> _Given passage_
---
FILE PHOTO: A landscape painting by the Ming artist Shen Zhen
Roger Fry (1866–1934) stands out as a pioneer in the evolution of formalism in modern Western art. His aesthetic explorations bore the profound imprint of Chinese classical art. The manner in which he absorbed, interpreted, and adapted Chinese artistic principles vividly illustrates how Chinese classical aesthetics contributed to the development of Western Modernism.
Venturing into aesthetics
In his early years, Fry was deeply enamored with 15th-century Italian paintings and apprenticed under the American art historian Bernard Berenson. But rather than rigidly pursuing revivalism, he instead engaged in an exploration aimed at liberating art from convention and propelling it toward modernity.
---
> _Dataset entries_
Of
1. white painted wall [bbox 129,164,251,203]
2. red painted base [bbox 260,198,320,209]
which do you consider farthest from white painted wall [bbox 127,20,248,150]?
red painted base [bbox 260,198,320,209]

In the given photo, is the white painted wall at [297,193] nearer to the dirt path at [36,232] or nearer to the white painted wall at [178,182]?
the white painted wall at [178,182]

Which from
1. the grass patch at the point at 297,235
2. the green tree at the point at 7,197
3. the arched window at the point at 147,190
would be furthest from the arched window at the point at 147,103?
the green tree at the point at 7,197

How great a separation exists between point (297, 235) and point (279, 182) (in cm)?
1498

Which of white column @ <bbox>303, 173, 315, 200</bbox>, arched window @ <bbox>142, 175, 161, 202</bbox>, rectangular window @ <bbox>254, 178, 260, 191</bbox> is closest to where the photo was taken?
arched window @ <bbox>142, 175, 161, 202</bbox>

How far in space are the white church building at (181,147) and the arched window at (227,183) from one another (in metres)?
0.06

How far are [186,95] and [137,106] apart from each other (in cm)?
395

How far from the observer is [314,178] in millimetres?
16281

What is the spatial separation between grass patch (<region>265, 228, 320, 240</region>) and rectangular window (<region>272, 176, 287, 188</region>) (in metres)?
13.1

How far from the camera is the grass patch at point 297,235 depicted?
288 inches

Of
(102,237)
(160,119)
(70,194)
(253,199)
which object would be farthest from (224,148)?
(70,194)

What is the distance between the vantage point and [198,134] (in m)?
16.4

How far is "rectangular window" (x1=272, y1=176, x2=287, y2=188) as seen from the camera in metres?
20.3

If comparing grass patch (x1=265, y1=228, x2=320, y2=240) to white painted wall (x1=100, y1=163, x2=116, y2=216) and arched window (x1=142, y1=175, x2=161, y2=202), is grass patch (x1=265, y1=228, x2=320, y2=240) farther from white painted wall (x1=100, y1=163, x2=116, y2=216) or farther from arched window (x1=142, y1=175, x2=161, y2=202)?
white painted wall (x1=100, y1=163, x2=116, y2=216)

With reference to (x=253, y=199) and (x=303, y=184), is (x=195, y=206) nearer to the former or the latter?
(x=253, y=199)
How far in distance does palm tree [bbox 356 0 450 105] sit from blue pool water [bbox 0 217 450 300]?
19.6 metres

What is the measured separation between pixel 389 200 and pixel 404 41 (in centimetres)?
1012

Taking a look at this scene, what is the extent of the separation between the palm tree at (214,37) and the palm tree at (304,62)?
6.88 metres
---
> _Parts of the exercise_
1. Please copy everything from "FILE PHOTO: A" down to "it toward modernity." in the passage on Roger Fry, changing "pioneer" to "forerunner".
2. Using the passage on Roger Fry, decide whether each statement agrees with it, and quote the words that settle it: (a) Fry trained under Bernard Berenson. (b) Fry rigidly pursued revivalism. (c) Fry was born in 1866.

> _Task solutions_
1.
FILE PHOTO: A landscape painting by the Ming artist Shen Zhen
Roger Fry (1866–1934) stands out as a forerunner in the evolution of formalism in modern Western art. His aesthetic explorations bore the profound imprint of Chinese classical art. The manner in which he absorbed, interpreted, and adapted Chinese artistic principles vividly illustrates how Chinese classical aesthetics contributed to the development of Western Modernism.
Venturing into aesthetics
In his early years, Fry was deeply enamored with 15th-century Italian paintings and apprenticed under the American art historian Bernard Berenson. But rather than rigidly pursuing revivalism, he instead engaged in an exploration aimed at liberating art from convention and propelling it toward modernity.

2.
(a) Yes: "apprenticed under the American art historian Bernard Berenson"
(b) No: "rather than rigidly pursuing revivalism, he instead engaged in an exploration aimed at liberating art from convention"
(c) Yes: "Roger Fry (1866–1934)"